But as for catching someone breaking in to the house, that opens up a whole realm of possibilities. The first of course, is arriving home and finding a strange car or truck in the driveway, and some dude is carrying out your TV. He drops it and runs off into the woods because you blocked him in, and there’s no way for him to get the car out. There’s no way in Hell I’m going to be chasing someone through the woods…I’m out of shape and he’s on adrenalin and probably has the advantage of being on Meth.

BUT – I have his car. Of course as soon as he figures he’s safe, he’s going to call his friend or his baby mama and tell the owner he got into some shit and they need to report the car stolen, quick. Because that’s what they ALL do… someone jumps out of a car during a police chase and the cops take bets on how long it will be before the car is reported stolen. So in the case of my break-in, the cops will go take a report, the owner gets the “stolen” car back, and the dude that broke in my house is never caught. But, for now, I OWN that car. I’m going to ENJOY that car in my driveway. See, I have this wood splitting wedge that’s basically a sledge hammer on one side, and a pointy yet dull axe-looking thing on the other side. So I’m going to go to TOWN on that car. By the time the deputies get there to take the report, that car is going to look like it flipped three times and came to rest in my driveway. The seats are going to be cut, and a half gallon of milk will be curdling in the floorboards. When the owner gets the car back, they are going to be like “what did you do to my car”? And the thief will say, “I didn’t do that!” What recourse do they have? They lied about it being stolen…

The second, and bloodier way it could end, would be for me to actually catch them at gunpoint. Of course, people say, “Shoot Them!” But where’s the fun in THAT? I mean you shoot them, they die in around three to ten minutes and it’s all over.

See I figure I would prefer to catch them and have them handcuffed to the big iron pole in the carport that holds up the roof. It’s set in concrete so really once they are handcuffed to it, there’s no where to go. So then I go and get some rope and tie it to their ankle while they are blubbering about going to jail and “can’t we work this out?” and all that crap. Better yet if they make threats like “When I get out of jail I’m coming back to get you.”

So once I get them handcuffed and a rope around their ankle, I loop the rope around the column at the corner of the carport and really stretch their leg out. At this point I call 911 and tell them I caught someone in my house and to send the police and an ambulance. When they ask if anyone is hurt, I say, “not yet, but I’m going to cut the thief’s foot off”. And watch his eyes. Then I set the phone down on the carport just out of reach and head down to the woodpile, bringing up a nice log and the aforementioned splitting wedge.

I encourage the thief to tell the 911 operator whats going on, if he can manage to keep himself together, as I lift his ankle and slide the log between it and the concrete. I expect a good bit of thrashing around by this point. Then I tell 911 I’m putting a tourniquet on his leg, and ask how far out the ambulance is, because he’s going to be bleeding quite a lot in a minute.

So I back up and raise the Maul (that’s what it’s called, right, a maul?) and then sit the sharp edge on his ankle, and start to raise it up. I tell him to close his eyes, and just before I swing I flip the maul around so the blunt side come down on his ankle just as hard as I can swing it, making sure he never walks without a limp, again. Of course he’s going to feel like I’m cutting it off and is probably going to shit himself and pass out. But at least he won’t bleed to death. UNLESS: If he threatens to come back and get me after he gets out of jail? Yeah, the foot’s coming off. The right foot, because it’s hard to drive a car with no foot.

Work to do:
**1)** Answer these questions about the text on catching a burglar:
(a) What tool does the writer plan to use on the car left in the driveway?
(b) What would the intruder be handcuffed to?
(c) Which foot comes off if the thief threatens to come back?
**2)** Can you sum up the text on catching a burglar in two sentences?
The rows come from a separate source and are unrelated to the text.

Data listing:
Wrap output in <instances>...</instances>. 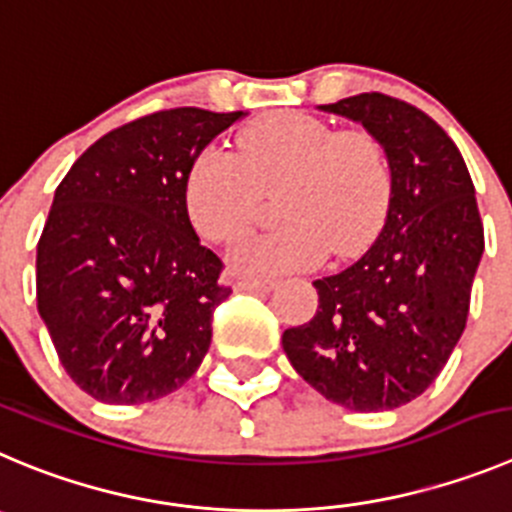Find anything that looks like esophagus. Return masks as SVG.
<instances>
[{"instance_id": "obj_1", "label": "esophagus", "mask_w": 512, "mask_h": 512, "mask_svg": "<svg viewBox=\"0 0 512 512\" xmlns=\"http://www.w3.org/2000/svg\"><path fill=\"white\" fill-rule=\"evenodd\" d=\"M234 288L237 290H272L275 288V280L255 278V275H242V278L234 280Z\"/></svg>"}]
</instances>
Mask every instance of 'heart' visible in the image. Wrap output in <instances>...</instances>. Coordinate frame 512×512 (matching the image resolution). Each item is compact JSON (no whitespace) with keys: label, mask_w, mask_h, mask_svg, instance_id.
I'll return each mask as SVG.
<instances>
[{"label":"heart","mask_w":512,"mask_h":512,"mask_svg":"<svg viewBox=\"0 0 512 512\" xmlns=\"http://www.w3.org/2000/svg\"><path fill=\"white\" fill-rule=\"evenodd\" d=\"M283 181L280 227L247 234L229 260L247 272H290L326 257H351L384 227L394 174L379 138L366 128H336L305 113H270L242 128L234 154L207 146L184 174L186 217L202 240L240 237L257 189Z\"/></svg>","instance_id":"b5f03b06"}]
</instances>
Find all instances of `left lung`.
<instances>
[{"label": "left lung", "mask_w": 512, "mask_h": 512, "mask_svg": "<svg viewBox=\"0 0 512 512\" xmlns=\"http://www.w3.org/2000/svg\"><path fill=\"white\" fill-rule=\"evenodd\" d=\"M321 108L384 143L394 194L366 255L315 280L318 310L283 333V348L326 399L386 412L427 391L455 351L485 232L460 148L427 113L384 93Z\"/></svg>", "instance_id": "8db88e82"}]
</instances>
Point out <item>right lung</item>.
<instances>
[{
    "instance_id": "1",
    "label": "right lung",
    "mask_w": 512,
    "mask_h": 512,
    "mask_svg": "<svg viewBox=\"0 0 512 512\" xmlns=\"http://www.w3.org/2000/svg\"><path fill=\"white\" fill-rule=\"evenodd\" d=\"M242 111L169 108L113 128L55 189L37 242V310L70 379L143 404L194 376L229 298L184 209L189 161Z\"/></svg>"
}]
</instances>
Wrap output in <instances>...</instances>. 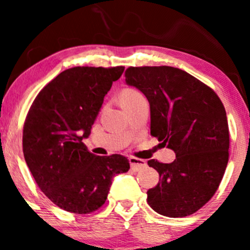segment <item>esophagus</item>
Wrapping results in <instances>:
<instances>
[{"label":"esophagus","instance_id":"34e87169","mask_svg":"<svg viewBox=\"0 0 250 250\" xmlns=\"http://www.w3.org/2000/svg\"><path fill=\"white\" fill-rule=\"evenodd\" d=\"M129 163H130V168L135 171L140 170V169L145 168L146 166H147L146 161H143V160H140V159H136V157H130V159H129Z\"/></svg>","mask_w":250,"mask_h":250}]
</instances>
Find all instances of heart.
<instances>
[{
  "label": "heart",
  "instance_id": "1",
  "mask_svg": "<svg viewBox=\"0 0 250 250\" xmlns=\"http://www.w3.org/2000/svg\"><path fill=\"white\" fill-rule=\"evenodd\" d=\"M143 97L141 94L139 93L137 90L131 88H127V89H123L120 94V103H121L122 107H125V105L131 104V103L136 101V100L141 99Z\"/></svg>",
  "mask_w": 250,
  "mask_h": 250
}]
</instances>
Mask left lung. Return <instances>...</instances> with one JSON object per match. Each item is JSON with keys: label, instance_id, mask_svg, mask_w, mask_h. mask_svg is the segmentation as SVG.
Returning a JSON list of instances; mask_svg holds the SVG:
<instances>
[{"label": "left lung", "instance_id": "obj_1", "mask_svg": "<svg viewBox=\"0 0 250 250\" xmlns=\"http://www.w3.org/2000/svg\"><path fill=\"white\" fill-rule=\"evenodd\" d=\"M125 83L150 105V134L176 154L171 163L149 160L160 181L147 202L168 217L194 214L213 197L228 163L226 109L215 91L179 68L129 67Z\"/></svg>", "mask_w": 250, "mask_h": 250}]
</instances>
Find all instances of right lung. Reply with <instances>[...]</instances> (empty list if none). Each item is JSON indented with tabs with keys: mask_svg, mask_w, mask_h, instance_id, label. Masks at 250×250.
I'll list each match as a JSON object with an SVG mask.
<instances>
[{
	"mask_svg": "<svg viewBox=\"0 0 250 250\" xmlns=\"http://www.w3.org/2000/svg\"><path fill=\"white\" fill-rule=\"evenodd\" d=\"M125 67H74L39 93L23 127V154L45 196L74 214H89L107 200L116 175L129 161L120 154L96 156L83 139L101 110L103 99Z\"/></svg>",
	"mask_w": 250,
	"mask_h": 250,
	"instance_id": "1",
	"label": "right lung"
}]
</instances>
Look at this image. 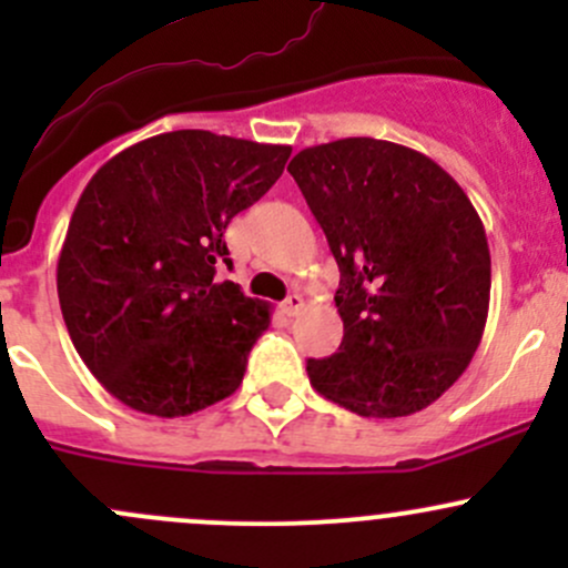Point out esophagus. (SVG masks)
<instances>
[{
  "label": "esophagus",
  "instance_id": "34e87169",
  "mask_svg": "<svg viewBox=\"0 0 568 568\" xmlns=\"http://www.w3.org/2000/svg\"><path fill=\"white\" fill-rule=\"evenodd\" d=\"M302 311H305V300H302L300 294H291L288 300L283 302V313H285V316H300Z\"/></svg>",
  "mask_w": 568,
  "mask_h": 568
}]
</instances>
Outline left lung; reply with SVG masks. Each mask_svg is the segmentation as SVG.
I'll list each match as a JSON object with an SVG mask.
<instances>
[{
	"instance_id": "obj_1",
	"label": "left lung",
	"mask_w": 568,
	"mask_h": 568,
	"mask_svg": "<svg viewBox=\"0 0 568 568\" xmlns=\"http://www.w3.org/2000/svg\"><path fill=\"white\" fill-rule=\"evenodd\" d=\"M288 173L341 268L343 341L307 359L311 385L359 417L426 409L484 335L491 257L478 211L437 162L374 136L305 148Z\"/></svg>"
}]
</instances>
* * *
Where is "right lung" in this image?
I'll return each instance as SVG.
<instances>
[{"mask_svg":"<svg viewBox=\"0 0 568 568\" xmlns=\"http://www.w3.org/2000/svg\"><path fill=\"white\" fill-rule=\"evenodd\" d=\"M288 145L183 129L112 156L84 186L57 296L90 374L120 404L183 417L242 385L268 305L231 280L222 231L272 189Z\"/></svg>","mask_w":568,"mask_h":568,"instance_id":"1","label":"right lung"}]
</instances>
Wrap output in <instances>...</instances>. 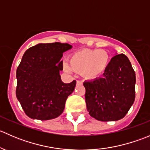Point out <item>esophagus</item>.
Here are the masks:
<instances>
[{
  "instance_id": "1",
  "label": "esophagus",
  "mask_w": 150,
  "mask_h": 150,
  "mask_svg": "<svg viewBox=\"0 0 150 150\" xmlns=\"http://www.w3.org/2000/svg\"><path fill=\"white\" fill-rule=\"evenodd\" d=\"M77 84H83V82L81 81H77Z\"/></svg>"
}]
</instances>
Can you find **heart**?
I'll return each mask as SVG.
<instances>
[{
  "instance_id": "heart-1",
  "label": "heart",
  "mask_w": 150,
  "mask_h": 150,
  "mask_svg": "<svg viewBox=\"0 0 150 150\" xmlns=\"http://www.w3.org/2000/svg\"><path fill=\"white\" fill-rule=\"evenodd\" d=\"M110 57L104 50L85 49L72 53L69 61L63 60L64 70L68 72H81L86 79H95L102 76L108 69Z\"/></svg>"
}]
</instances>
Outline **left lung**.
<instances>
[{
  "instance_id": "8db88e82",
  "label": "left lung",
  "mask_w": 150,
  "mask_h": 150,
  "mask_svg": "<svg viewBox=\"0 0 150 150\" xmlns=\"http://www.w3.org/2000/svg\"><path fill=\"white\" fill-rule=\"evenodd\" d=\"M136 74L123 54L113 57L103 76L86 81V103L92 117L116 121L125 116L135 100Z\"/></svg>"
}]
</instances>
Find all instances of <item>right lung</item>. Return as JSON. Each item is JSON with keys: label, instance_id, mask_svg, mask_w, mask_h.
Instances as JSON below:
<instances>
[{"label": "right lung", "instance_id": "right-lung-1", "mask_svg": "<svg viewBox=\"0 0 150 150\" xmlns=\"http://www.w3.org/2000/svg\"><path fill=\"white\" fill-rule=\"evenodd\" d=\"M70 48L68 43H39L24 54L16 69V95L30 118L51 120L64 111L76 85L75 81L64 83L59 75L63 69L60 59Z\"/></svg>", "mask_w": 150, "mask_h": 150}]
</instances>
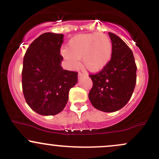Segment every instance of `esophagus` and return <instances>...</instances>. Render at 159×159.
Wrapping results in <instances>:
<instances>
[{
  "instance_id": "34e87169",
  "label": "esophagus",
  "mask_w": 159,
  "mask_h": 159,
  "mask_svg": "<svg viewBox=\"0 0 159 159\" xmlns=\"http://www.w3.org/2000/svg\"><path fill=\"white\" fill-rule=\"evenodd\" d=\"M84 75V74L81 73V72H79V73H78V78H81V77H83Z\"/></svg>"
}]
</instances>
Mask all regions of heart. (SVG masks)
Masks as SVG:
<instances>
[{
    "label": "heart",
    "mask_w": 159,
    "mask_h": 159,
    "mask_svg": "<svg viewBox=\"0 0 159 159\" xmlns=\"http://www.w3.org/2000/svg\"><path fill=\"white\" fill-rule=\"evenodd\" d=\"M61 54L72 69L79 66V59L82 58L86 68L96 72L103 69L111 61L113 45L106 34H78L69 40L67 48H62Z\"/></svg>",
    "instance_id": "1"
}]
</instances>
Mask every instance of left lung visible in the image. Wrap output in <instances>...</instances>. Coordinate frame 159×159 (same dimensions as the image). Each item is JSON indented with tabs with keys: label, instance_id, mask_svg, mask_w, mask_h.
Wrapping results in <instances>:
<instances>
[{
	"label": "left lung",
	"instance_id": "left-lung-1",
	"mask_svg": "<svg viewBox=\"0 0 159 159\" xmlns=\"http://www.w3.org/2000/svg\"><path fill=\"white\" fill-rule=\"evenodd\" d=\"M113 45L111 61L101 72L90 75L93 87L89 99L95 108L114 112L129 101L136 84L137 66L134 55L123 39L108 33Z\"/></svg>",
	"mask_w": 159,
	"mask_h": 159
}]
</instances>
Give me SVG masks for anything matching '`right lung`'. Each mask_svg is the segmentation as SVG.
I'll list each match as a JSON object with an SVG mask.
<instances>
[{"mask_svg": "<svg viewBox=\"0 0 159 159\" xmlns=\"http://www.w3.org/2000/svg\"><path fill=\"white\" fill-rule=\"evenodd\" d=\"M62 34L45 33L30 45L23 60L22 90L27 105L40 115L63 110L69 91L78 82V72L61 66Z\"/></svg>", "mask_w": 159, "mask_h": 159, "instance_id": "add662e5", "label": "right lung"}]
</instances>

Task answers:
**1)**
(a) A wood splitting wedge, which has a sledgehammer on one side and a dull, axe-like edge on the other.
(b) The big iron pole in the carport that holds up the roof.
(c) The right foot.

**2)** The writer imagines that a burglar who runs off into the woods would leave his car behind, and the writer would wreck it with a splitting wedge before deputies arrive, because the owner would falsely report it stolen. In a second scenario, the writer catches the intruder at gunpoint, handcuffs him to a carport pole, calls 911, and brings the blunt side of a maul down on his ankle so he always limps, but would cut the foot off if he threatened to come back.